The latest Commerce Department report indicates that business investment continues to soften due to uncertainty around the trade war. Businesses are planning to spend less on equipment, indicated by a -0.5% drop in non-defense capital goods excluding aircraft (core capital goods orders). Demand for transportation equipment, motor vehicle parts, and computer and electronic products fell last month.
Core capital goods orders rose 1% annually, with shipments falling -0.7% last months. Shipments of core capital goods are a measure used to determine equipment spending for GDP calculations. Shipments in August were revised downward from 0.3% to a flat reading.
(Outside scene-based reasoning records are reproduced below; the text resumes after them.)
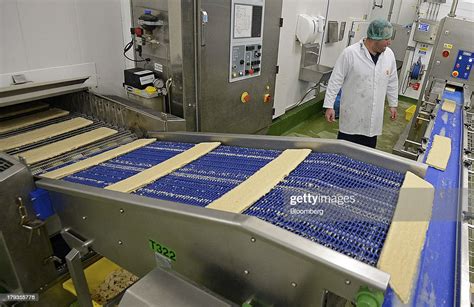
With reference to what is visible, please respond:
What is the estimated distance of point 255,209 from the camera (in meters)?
0.92

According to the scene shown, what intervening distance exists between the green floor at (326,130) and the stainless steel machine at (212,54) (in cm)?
116

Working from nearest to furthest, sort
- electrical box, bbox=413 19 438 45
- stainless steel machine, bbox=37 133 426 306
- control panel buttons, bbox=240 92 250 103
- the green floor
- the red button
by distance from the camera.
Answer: stainless steel machine, bbox=37 133 426 306 < the red button < control panel buttons, bbox=240 92 250 103 < the green floor < electrical box, bbox=413 19 438 45

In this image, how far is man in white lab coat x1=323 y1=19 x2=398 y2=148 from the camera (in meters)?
2.51

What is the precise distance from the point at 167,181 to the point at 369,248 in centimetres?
72

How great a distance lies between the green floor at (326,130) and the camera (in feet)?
13.6

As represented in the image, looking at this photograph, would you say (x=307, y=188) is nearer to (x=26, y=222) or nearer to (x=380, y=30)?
(x=26, y=222)

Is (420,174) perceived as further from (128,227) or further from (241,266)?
(128,227)

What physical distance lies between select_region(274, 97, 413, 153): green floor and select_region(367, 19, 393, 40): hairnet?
5.69 feet

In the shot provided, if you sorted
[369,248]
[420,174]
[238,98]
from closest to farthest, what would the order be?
1. [369,248]
2. [420,174]
3. [238,98]

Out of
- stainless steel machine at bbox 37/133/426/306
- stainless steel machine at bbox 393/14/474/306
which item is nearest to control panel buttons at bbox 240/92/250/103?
stainless steel machine at bbox 393/14/474/306

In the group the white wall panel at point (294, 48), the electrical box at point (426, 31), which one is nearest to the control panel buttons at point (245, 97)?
the white wall panel at point (294, 48)

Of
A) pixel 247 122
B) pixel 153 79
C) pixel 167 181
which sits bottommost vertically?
pixel 247 122

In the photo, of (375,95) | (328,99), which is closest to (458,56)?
(375,95)

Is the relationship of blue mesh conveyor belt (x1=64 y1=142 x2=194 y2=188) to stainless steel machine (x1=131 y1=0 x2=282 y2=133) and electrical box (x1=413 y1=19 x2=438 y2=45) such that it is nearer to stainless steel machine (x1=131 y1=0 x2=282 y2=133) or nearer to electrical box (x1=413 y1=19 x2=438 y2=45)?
stainless steel machine (x1=131 y1=0 x2=282 y2=133)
Orders for computers and electronic goods dropped -0.9%, and electrical equipment, appliances, and components orders rose 0.9%. Fabricated metal products fell -1.5%, and machinery orders rose 0.2%. Orders for transportation equipment fell -2.7% last month after rising 0.2% in August, while motor vehicles and parts orders dropped -1.6%. Non-defense aircraft and parts orders fell -11.8%.
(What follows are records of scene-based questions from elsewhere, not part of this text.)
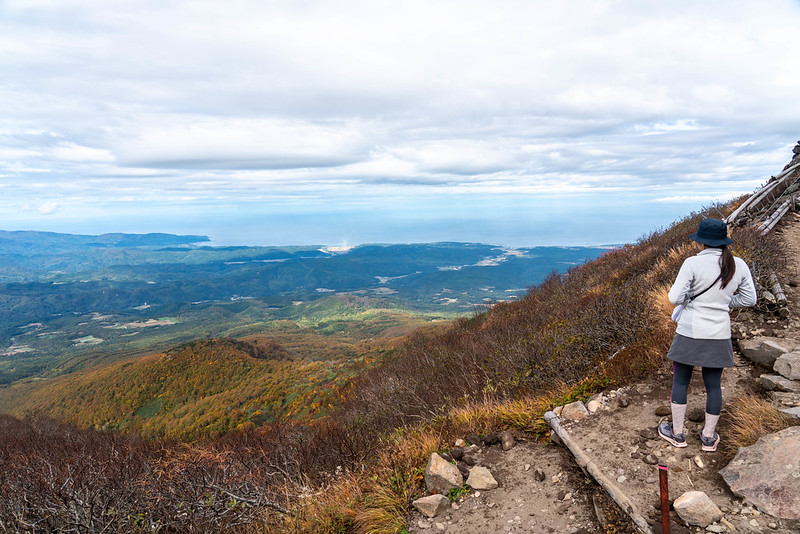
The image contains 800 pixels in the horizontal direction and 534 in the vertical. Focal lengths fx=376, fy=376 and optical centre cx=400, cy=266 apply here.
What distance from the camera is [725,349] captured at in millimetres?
3809

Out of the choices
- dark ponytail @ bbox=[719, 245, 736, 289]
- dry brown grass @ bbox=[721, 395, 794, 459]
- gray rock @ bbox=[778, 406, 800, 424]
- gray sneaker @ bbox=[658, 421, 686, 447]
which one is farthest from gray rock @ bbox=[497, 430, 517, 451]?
dark ponytail @ bbox=[719, 245, 736, 289]

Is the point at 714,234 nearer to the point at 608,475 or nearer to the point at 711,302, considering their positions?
the point at 711,302

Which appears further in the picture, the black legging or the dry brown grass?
the black legging

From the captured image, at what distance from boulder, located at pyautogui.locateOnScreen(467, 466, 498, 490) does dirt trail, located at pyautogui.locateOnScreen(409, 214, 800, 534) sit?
7cm

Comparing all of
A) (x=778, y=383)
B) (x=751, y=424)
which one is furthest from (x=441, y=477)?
(x=778, y=383)

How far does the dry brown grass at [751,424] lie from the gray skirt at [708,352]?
0.73 metres

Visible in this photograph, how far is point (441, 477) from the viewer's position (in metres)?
4.34

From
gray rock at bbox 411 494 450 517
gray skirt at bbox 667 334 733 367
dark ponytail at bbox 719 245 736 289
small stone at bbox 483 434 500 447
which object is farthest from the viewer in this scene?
small stone at bbox 483 434 500 447

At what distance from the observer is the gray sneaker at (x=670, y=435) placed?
4.11 metres

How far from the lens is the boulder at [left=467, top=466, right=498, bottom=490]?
4.31 metres

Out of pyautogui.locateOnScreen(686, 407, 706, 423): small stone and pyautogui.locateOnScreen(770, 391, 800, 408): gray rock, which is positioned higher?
pyautogui.locateOnScreen(770, 391, 800, 408): gray rock

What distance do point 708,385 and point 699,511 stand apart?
136 cm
— Michael Macagnone (@mikemacagnone) October 24, 2019
Manufacturing, which represents 11% of the US economy, has suffered under the escalating tariffs placed on US and Chinese goods by both nations as a result of the ongoing trade war. A strike at General Motors in September also impacted the sector. A report last month indicated that business investment dropped 1% annually last quarter, the largest drop since 2015.
The US Federal Reserve is likely to cut interest rates for the third time this year when policymakers convene next week. Cutting rates is implemented to hedge against recessionary pressures stemming from the trade war and a general economic slowdown seen worldwide.
Gold is trading nearly daily highs and eyeing resistance levels following the release of the Commerce Department report. Spot gold last traded at $1,494.96/oz, up 0.34% with a high of $1,495.12/oz and a low of $1,488.38/oz.